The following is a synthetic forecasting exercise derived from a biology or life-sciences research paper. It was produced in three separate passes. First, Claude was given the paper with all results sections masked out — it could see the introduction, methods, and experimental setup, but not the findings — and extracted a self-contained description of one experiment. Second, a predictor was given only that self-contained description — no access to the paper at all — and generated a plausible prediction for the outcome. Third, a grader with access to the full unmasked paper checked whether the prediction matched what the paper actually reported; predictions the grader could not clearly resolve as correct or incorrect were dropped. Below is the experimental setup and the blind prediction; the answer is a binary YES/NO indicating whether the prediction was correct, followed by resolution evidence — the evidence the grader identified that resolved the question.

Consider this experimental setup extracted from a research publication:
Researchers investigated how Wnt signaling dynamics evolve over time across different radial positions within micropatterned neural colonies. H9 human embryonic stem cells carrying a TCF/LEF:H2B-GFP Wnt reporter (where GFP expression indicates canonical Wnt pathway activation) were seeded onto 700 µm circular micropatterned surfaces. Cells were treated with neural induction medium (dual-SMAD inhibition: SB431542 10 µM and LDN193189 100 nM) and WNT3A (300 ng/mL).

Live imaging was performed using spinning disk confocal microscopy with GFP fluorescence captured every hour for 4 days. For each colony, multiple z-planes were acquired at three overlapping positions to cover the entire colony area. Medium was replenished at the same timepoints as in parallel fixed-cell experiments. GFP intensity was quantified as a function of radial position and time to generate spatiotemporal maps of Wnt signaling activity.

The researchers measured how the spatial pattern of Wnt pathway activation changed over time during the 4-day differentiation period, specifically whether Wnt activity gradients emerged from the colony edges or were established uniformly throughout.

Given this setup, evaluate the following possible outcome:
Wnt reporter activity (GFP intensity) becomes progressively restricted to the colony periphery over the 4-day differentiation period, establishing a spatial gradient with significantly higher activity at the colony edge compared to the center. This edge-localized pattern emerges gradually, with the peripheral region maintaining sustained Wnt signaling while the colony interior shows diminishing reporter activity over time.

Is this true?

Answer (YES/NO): NO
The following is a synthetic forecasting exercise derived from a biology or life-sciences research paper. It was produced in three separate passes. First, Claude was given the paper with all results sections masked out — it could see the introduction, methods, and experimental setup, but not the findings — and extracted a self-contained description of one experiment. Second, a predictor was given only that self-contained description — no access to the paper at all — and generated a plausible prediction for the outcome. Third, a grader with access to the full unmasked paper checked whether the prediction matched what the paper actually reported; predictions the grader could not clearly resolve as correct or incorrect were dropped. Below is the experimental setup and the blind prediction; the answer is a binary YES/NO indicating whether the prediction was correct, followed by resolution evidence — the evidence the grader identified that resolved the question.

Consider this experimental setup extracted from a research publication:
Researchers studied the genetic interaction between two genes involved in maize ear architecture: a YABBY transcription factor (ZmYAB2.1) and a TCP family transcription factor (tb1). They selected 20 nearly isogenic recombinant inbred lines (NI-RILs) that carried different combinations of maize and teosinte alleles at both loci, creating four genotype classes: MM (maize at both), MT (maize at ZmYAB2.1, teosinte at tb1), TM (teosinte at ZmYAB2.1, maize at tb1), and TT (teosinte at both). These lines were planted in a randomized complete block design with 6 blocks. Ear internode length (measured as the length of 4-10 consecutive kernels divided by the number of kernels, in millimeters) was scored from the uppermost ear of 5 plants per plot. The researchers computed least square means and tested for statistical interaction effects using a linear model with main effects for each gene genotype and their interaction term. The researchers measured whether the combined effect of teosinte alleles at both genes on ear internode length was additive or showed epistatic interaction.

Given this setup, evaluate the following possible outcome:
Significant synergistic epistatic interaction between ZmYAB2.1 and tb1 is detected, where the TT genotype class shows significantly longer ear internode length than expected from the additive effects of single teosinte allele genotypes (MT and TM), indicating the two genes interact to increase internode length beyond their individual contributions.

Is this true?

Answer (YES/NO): YES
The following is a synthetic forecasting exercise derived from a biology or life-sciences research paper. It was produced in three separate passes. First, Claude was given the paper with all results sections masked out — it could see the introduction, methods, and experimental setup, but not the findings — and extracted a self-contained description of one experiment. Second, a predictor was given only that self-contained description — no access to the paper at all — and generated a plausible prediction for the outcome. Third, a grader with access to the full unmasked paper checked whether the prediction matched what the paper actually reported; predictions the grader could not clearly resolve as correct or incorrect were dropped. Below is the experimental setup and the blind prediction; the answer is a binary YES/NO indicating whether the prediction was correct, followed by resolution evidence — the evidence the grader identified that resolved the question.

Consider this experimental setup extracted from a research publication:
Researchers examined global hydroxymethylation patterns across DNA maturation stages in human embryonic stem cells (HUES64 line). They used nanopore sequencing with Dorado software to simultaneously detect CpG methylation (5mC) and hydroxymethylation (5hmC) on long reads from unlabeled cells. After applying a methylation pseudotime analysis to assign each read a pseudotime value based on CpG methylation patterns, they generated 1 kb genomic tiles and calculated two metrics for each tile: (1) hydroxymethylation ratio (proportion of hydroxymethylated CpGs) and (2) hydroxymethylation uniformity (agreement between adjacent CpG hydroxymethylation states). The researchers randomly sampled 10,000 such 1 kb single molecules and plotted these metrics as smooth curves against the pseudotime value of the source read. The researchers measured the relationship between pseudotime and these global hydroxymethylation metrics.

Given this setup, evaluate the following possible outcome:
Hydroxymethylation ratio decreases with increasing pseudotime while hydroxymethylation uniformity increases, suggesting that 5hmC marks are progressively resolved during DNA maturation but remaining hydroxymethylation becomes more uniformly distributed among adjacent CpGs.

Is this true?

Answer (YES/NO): NO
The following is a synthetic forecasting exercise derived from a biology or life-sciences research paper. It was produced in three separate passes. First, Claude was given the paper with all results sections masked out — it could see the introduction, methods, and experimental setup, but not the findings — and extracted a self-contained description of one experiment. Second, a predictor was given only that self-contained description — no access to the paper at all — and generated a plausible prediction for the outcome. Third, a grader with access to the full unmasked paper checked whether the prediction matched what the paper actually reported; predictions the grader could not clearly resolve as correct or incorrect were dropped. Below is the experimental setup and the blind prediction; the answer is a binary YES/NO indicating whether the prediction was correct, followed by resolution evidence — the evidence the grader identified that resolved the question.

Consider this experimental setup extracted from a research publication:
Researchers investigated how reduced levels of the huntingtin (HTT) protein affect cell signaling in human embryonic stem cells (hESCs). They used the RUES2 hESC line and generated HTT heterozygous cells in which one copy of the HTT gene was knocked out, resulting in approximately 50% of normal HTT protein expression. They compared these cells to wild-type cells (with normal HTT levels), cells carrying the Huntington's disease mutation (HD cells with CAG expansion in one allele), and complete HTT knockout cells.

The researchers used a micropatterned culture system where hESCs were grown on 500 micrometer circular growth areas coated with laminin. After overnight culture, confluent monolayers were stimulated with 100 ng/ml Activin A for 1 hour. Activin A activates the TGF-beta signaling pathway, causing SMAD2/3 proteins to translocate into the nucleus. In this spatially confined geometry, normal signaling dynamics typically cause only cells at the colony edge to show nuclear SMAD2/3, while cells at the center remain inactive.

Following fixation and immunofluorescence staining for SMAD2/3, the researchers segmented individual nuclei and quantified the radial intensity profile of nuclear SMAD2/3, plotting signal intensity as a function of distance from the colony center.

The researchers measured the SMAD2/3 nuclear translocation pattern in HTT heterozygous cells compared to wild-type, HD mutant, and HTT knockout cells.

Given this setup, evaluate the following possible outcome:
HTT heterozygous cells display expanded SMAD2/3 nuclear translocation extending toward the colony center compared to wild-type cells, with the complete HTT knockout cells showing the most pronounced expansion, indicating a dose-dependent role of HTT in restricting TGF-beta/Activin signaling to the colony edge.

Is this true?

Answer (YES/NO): YES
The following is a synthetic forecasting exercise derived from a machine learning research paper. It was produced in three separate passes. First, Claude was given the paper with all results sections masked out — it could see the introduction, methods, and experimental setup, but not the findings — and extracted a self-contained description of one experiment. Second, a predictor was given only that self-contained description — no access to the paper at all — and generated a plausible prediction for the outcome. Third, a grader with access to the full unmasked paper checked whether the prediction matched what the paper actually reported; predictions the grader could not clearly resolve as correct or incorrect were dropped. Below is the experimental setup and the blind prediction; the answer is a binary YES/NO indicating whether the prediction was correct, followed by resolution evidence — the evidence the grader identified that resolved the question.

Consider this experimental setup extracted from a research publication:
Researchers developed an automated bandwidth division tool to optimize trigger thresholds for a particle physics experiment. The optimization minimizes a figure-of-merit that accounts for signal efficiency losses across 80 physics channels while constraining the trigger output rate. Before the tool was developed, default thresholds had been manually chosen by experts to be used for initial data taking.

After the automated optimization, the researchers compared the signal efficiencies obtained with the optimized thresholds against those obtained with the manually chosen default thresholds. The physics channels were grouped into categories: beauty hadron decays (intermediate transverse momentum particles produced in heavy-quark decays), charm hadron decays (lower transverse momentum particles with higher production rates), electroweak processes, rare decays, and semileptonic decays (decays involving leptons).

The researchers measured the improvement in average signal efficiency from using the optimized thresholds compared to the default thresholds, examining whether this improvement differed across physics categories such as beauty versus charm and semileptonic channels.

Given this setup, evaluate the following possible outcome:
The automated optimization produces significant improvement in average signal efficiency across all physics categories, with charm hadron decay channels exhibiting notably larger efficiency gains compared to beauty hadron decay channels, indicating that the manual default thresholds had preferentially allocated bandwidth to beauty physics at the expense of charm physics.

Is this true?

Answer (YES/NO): YES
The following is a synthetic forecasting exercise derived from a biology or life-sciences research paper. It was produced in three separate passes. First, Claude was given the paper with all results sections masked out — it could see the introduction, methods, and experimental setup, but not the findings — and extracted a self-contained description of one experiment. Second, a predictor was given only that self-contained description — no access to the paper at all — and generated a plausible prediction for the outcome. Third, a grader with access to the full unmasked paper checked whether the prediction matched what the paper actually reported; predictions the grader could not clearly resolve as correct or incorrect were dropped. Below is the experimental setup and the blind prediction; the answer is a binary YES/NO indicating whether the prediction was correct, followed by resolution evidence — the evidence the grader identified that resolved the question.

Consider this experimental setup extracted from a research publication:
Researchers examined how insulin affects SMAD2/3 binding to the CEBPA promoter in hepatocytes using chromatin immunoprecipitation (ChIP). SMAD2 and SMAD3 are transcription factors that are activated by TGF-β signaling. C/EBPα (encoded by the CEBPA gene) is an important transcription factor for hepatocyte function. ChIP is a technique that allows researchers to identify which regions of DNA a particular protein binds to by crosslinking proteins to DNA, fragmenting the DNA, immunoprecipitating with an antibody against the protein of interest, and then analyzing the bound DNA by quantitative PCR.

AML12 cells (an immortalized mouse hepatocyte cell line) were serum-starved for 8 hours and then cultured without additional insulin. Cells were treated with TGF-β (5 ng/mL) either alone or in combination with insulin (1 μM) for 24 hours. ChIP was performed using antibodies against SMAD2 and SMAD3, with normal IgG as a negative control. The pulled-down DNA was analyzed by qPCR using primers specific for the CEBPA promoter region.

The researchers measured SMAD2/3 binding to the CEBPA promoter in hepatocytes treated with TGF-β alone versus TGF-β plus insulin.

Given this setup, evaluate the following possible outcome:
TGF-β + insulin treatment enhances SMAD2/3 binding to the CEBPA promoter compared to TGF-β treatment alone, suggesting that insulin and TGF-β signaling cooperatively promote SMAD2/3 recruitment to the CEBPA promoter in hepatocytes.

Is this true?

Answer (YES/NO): NO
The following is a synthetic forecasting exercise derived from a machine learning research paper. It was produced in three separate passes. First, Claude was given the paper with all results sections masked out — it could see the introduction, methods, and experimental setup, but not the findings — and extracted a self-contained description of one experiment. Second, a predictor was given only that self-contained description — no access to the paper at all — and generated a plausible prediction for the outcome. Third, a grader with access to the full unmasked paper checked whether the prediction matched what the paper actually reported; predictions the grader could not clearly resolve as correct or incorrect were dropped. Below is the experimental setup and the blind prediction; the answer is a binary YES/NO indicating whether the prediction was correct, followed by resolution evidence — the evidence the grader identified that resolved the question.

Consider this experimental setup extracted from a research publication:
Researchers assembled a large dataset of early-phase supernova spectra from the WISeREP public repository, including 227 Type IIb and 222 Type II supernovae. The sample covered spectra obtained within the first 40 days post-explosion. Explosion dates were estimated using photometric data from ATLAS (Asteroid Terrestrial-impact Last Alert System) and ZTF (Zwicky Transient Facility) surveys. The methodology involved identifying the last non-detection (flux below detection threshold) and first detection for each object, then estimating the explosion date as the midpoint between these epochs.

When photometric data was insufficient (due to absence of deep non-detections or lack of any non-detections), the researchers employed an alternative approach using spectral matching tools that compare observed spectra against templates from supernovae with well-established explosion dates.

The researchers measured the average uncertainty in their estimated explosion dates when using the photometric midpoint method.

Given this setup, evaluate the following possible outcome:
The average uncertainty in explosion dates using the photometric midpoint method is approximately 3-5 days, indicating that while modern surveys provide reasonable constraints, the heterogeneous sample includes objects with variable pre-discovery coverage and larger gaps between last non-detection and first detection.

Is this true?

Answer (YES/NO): NO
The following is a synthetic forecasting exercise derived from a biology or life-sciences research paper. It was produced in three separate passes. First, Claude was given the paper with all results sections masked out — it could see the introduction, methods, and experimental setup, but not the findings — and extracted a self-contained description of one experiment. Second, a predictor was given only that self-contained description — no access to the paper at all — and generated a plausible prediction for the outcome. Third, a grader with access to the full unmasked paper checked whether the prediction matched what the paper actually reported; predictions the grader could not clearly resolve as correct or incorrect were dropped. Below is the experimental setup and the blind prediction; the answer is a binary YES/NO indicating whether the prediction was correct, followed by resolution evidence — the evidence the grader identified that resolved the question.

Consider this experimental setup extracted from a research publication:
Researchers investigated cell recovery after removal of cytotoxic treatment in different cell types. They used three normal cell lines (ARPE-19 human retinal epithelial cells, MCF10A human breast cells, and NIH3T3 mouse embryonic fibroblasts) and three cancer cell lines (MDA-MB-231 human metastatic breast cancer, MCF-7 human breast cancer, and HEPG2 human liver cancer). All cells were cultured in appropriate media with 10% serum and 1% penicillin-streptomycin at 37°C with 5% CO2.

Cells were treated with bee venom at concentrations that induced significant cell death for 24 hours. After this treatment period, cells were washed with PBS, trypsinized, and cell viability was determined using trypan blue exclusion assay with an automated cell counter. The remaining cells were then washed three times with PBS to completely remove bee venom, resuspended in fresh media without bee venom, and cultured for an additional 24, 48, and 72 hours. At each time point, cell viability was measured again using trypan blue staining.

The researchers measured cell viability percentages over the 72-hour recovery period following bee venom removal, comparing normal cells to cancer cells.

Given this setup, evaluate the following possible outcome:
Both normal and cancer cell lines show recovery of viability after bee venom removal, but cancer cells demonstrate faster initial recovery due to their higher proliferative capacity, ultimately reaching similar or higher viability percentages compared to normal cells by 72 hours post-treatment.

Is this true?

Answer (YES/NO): NO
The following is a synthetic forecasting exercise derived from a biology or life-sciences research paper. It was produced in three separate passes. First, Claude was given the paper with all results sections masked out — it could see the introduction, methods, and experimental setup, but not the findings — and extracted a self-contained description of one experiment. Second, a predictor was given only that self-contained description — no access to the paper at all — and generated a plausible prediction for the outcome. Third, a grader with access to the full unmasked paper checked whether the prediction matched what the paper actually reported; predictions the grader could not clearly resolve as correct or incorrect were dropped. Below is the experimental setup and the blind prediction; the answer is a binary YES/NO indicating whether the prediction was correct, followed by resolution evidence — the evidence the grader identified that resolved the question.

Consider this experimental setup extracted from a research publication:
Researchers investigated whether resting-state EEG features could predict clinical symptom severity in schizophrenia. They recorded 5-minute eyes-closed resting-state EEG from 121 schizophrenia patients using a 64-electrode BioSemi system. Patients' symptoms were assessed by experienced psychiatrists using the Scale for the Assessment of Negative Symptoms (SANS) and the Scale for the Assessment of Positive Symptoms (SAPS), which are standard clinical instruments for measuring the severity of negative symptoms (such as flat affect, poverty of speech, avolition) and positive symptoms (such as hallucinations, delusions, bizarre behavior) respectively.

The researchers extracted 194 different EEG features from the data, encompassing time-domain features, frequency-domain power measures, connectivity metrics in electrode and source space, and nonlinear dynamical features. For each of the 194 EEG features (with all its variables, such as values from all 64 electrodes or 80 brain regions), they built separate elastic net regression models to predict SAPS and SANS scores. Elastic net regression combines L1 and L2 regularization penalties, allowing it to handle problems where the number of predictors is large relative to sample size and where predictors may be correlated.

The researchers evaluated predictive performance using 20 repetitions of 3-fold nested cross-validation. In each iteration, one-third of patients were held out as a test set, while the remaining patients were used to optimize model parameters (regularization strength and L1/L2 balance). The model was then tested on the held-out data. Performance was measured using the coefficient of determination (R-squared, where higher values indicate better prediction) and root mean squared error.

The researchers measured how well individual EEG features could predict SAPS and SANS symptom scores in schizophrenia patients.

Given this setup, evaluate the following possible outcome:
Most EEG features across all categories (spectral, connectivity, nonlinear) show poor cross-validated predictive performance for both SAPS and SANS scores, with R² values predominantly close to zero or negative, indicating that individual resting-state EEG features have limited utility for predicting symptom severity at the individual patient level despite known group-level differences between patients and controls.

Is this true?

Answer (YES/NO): YES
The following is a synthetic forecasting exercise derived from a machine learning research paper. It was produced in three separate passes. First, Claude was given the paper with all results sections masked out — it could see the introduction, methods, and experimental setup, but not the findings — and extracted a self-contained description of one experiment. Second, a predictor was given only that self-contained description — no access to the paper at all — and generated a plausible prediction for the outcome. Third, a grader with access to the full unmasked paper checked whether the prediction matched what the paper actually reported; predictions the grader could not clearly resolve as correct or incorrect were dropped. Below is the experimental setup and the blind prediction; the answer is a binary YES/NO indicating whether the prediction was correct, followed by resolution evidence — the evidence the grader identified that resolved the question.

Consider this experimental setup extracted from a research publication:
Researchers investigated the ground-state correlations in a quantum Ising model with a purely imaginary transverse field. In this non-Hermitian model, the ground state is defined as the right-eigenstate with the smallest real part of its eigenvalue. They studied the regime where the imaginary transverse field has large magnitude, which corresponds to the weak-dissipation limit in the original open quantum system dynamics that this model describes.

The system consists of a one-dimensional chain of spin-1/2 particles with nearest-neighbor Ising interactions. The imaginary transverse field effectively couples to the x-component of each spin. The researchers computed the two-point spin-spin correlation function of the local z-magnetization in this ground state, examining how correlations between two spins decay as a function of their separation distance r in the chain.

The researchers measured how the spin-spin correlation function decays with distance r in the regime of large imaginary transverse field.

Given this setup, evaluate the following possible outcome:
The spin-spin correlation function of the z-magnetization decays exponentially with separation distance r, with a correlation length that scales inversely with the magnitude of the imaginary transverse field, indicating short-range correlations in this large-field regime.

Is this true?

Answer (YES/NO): NO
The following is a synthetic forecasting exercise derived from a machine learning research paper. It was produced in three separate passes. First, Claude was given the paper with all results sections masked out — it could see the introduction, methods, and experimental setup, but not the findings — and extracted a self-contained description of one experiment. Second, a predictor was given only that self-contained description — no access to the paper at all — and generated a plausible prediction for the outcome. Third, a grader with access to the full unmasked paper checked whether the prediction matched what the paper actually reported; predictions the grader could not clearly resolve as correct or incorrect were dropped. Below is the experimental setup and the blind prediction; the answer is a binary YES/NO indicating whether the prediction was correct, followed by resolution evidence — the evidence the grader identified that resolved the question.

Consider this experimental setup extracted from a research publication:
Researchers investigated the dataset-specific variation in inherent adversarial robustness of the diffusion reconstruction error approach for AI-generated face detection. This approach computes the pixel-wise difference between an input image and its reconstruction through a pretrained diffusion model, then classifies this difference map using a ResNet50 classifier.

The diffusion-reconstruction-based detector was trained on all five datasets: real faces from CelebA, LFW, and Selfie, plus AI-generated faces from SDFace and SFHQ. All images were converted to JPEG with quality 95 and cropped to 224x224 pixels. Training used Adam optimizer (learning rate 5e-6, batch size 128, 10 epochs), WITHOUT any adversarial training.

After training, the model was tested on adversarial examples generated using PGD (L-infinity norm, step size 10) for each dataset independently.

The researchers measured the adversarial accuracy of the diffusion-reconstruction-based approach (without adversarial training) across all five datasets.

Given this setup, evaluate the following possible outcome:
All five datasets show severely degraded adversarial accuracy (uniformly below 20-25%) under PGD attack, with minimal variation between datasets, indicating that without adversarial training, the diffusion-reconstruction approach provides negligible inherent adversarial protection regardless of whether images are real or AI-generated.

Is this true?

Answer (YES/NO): NO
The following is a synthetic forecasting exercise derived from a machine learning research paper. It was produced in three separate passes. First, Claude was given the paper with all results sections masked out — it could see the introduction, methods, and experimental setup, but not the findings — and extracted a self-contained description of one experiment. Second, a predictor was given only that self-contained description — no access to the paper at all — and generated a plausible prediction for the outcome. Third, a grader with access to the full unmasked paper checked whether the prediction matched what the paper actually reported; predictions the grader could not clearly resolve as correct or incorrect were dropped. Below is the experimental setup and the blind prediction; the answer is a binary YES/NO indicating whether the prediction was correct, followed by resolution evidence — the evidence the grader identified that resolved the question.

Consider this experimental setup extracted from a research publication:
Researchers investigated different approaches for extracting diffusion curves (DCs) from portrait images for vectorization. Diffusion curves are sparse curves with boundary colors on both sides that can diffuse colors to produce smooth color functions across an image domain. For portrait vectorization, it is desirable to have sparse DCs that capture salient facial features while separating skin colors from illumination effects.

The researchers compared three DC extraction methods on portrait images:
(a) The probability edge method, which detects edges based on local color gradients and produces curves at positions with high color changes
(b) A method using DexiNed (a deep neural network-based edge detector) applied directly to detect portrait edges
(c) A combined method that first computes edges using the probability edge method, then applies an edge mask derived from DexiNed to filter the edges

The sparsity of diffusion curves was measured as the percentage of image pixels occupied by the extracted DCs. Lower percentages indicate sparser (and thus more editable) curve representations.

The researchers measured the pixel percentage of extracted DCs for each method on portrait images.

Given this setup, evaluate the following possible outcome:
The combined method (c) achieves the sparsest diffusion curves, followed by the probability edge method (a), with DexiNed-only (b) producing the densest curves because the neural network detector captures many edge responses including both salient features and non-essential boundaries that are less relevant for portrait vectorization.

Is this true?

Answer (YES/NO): NO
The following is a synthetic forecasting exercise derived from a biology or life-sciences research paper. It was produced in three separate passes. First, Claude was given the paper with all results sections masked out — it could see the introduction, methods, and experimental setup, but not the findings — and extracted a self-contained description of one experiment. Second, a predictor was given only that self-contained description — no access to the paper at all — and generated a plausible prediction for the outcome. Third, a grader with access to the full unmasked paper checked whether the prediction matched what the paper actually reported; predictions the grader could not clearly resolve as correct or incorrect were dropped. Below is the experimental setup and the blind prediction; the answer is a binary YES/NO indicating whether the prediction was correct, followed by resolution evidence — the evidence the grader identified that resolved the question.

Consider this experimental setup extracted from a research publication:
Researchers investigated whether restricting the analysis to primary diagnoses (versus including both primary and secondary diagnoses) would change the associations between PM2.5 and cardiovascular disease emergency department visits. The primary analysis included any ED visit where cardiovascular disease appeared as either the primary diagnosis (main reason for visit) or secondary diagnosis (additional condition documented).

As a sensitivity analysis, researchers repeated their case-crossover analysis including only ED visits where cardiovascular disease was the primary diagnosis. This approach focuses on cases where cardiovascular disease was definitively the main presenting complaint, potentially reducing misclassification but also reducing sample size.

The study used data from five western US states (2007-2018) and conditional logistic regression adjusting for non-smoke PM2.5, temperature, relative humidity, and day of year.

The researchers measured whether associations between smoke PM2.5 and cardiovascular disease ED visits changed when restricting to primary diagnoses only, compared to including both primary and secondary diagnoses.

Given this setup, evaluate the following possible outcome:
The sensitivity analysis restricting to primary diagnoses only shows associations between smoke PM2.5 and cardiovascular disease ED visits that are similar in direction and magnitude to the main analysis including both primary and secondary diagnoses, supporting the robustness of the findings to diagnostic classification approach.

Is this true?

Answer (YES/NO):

Requirement
Check each line of the records for the word "more" and extract those that contain it.

Problem solution
Hydroxymethylation ratio decreases with increasing pseudotime while hydroxymethylation uniformity increases, suggesting that 5hmC marks are progressively resolved during DNA maturation but remaining hydroxymethylation becomes more uniformly distributed among adjacent CpGs.
The sparsity of diffusion curves was measured as the percentage of image pixels occupied by the extracted DCs. Lower percentages indicate sparser (and thus more editable) curve representations.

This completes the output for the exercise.